Posted to dev@airflow.apache.org by "Sibabrata Pattanaik (spattana)" <sp...@cisco.com.INVALID> on 2020/09/07 05:04:50 UTC

Question on dynamic tasks in a DAG and wait_for_downstream

Hello Team,

Currently we are using airflow version - 1.10.10 to data ingest.

In our DAG, we create tasks dynamically based on data volume , i.e if data volume is high, number of parallel tasks increases and if the data volume is less number of parallel tasks reduces in the next run or vice versa.
As DAG execution instance use the same table to update, we use 'wait_for_downstream'  to True to maintain the data consistency and make sure next run should not happen if the previous run is in progress or failed.

In this scenario, we are seeing one issue i.e. If previous instances has less number of tasks then the current one because of dynamic task creation, then the current DAG is always in waiting state . As the current DAG  is waiting for the new task/s which are generated during the run but not exists in the previous DAG instance, but waiting for the same tasks to be in completion state in the previous DAG.  As soon as we manually mark those tasks as completed in the previous DAG instance, current DAG start running .

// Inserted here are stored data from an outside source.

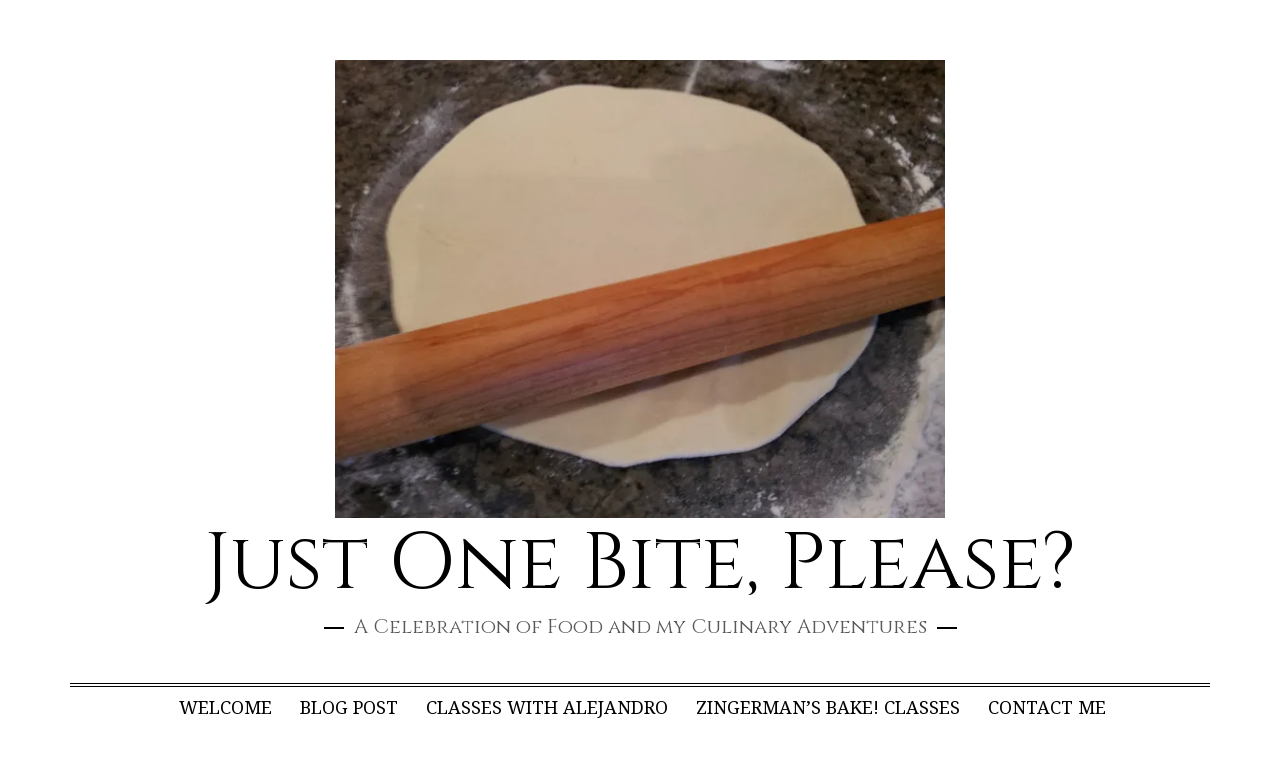

--- FILE ---
content_type: text/html; charset=utf-8
request_url: https://www.google.com/recaptcha/api2/aframe
body_size: 268
content:
<!DOCTYPE HTML><html><head><meta http-equiv="content-type" content="text/html; charset=UTF-8"></head><body><script nonce="u9qBuzOY231DzMc_uFWupQ">/** Anti-fraud and anti-abuse applications only. See google.com/recaptcha */ try{var clients={'sodar':'https://pagead2.googlesyndication.com/pagead/sodar?'};window.addEventListener("message",function(a){try{if(a.source===window.parent){var b=JSON.parse(a.data);var c=clients[b['id']];if(c){var d=document.createElement('img');d.src=c+b['params']+'&rc='+(localStorage.getItem("rc::a")?sessionStorage.getItem("rc::b"):"");window.document.body.appendChild(d);sessionStorage.setItem("rc::e",parseInt(sessionStorage.getItem("rc::e")||0)+1);localStorage.setItem("rc::h",'1769297977245');}}}catch(b){}});window.parent.postMessage("_grecaptcha_ready", "*");}catch(b){}</script></body></html>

Let me know if you have any work around for this scenario.

Thanks
Sibabrata Pattanaik
--------------------------
spattana@cisco.com
VOIP 84260416
+91 80  44260416
--------------------------

Re: Question on dynamic tasks in a DAG and wait_for_downstream

Posted by Ry Walker <ry...@rywalker.com>.

Hi Sibarata -

I discussed your use case with some of our data engineers, we might have
some recommendations on how to better execute this - let us know if you
want to chat.

-Ry
Airflow Committer + Founder/CTO of Astronomer

On Mon, Sep 7, 2020 at 4:30 AM Sibabrata Pattanaik (spattana)
<sp...@cisco.com.invalid> wrote:

> Hello Team,
>
> Currently we are using airflow version - 1.10.10 to data ingest.
>
> In our DAG, we create tasks dynamically based on data volume , i.e if data
> volume is high, number of parallel tasks increases and if the data volume
> is less number of parallel tasks reduces in the next run or vice versa.
> As DAG execution instance use the same table to update, we use
> 'wait_for_downstream'  to True to maintain the data consistency and make
> sure next run should not happen if the previous run is in progress or
> failed.
>
> In this scenario, we are seeing one issue i.e. If previous instances has
> less number of tasks then the current one because of dynamic task creation,
> then the current DAG is always in waiting state . As the current DAG  is
> waiting for the new task/s which are generated during the run but not
> exists in the previous DAG instance, but waiting for the same tasks to be
> in completion state in the previous DAG.  As soon as we manually mark those
> tasks as completed in the previous DAG instance, current DAG start running .
>
> Let me know if you have any work around for this scenario.
>
> Thanks
> Sibabrata Pattanaik
> --------------------------
> spattana@cisco.com
> VOIP 84260416
> +91 80  44260416
> --------------------------
>
>